I knew this case was still my ticket to a different life. But in my weaker moments, lying awake trying to summon up sleep, when images of that pulley and hook would roll backwards and forwards across my mind, I’d find myself longing to go back in time to before we set foot in that house, before I even heard of Child L. Let someone else have the glory – and the nightmares.

We knew from the police and child welfare reports that Laurie had been actively involved in both the feeding of and the punishment of her brother, but we had no idea to what extent she’d been forced into these chores, or whether indeed she just considered them to be a normal part of life.

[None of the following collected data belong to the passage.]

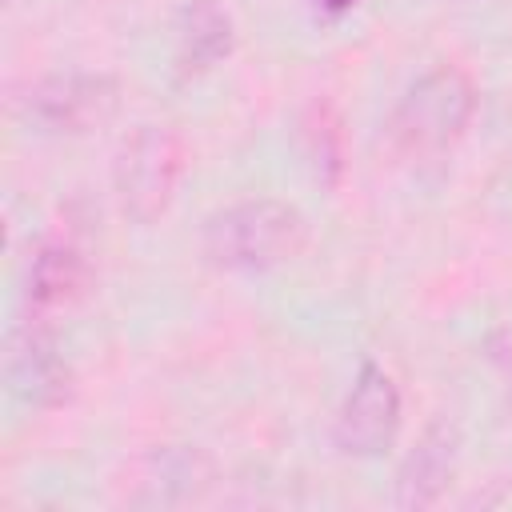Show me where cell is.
Here are the masks:
<instances>
[{"mask_svg":"<svg viewBox=\"0 0 512 512\" xmlns=\"http://www.w3.org/2000/svg\"><path fill=\"white\" fill-rule=\"evenodd\" d=\"M396 432H400V388L380 364L364 360L336 408L332 440L344 456H380L396 440Z\"/></svg>","mask_w":512,"mask_h":512,"instance_id":"obj_5","label":"cell"},{"mask_svg":"<svg viewBox=\"0 0 512 512\" xmlns=\"http://www.w3.org/2000/svg\"><path fill=\"white\" fill-rule=\"evenodd\" d=\"M356 0H316V8L320 12H328V16H340V12H348Z\"/></svg>","mask_w":512,"mask_h":512,"instance_id":"obj_11","label":"cell"},{"mask_svg":"<svg viewBox=\"0 0 512 512\" xmlns=\"http://www.w3.org/2000/svg\"><path fill=\"white\" fill-rule=\"evenodd\" d=\"M180 176H184V144H180L176 128L140 124L124 140L116 168H112L120 212L136 224H152L156 216L168 212Z\"/></svg>","mask_w":512,"mask_h":512,"instance_id":"obj_3","label":"cell"},{"mask_svg":"<svg viewBox=\"0 0 512 512\" xmlns=\"http://www.w3.org/2000/svg\"><path fill=\"white\" fill-rule=\"evenodd\" d=\"M212 480H216V468H212L208 452L188 448V444H164V448H152L136 464L128 500L148 504V508L192 504L212 488Z\"/></svg>","mask_w":512,"mask_h":512,"instance_id":"obj_7","label":"cell"},{"mask_svg":"<svg viewBox=\"0 0 512 512\" xmlns=\"http://www.w3.org/2000/svg\"><path fill=\"white\" fill-rule=\"evenodd\" d=\"M472 112L476 84L460 68L440 64L404 88L388 116V140L400 156H436L464 136Z\"/></svg>","mask_w":512,"mask_h":512,"instance_id":"obj_2","label":"cell"},{"mask_svg":"<svg viewBox=\"0 0 512 512\" xmlns=\"http://www.w3.org/2000/svg\"><path fill=\"white\" fill-rule=\"evenodd\" d=\"M456 460H460V440L448 424H432L416 448L404 456L400 464V476H396V500L404 508H428L436 504L452 476H456Z\"/></svg>","mask_w":512,"mask_h":512,"instance_id":"obj_8","label":"cell"},{"mask_svg":"<svg viewBox=\"0 0 512 512\" xmlns=\"http://www.w3.org/2000/svg\"><path fill=\"white\" fill-rule=\"evenodd\" d=\"M92 280V268H88V256L76 248V244H44L36 256H32V268H28V304L36 312H52V308H68L84 296Z\"/></svg>","mask_w":512,"mask_h":512,"instance_id":"obj_10","label":"cell"},{"mask_svg":"<svg viewBox=\"0 0 512 512\" xmlns=\"http://www.w3.org/2000/svg\"><path fill=\"white\" fill-rule=\"evenodd\" d=\"M4 380L8 392L28 408H56L72 396V364L40 320H24L8 332Z\"/></svg>","mask_w":512,"mask_h":512,"instance_id":"obj_6","label":"cell"},{"mask_svg":"<svg viewBox=\"0 0 512 512\" xmlns=\"http://www.w3.org/2000/svg\"><path fill=\"white\" fill-rule=\"evenodd\" d=\"M120 108V84L104 72H52L24 92V120L36 132L84 136Z\"/></svg>","mask_w":512,"mask_h":512,"instance_id":"obj_4","label":"cell"},{"mask_svg":"<svg viewBox=\"0 0 512 512\" xmlns=\"http://www.w3.org/2000/svg\"><path fill=\"white\" fill-rule=\"evenodd\" d=\"M308 240L300 208L284 200H236L204 220V256L228 272H264L288 264Z\"/></svg>","mask_w":512,"mask_h":512,"instance_id":"obj_1","label":"cell"},{"mask_svg":"<svg viewBox=\"0 0 512 512\" xmlns=\"http://www.w3.org/2000/svg\"><path fill=\"white\" fill-rule=\"evenodd\" d=\"M236 44L232 12L220 0H188L172 20V52L184 72L216 68Z\"/></svg>","mask_w":512,"mask_h":512,"instance_id":"obj_9","label":"cell"}]
</instances>
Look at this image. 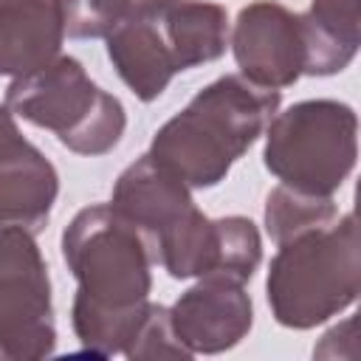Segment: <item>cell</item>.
Listing matches in <instances>:
<instances>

Laurie’s parents were being kept in separate jails on different sides of town. When Ed first told me Noelle Egan had agreed to see us, I felt utterly conflicted. Professional curiosity made me thankful for the opportunity to get up close to a woman who had dissociated herself so completely from one child while retaining a maternal connection to a second. But another part of me kept remembering that dank basement that smelled like something had died in it, and the hook on the end of the rope, and the hand sanitizer on the way out. The media called her a monster and while I didn’t believe in monsters, I obviously had an issue with mothers.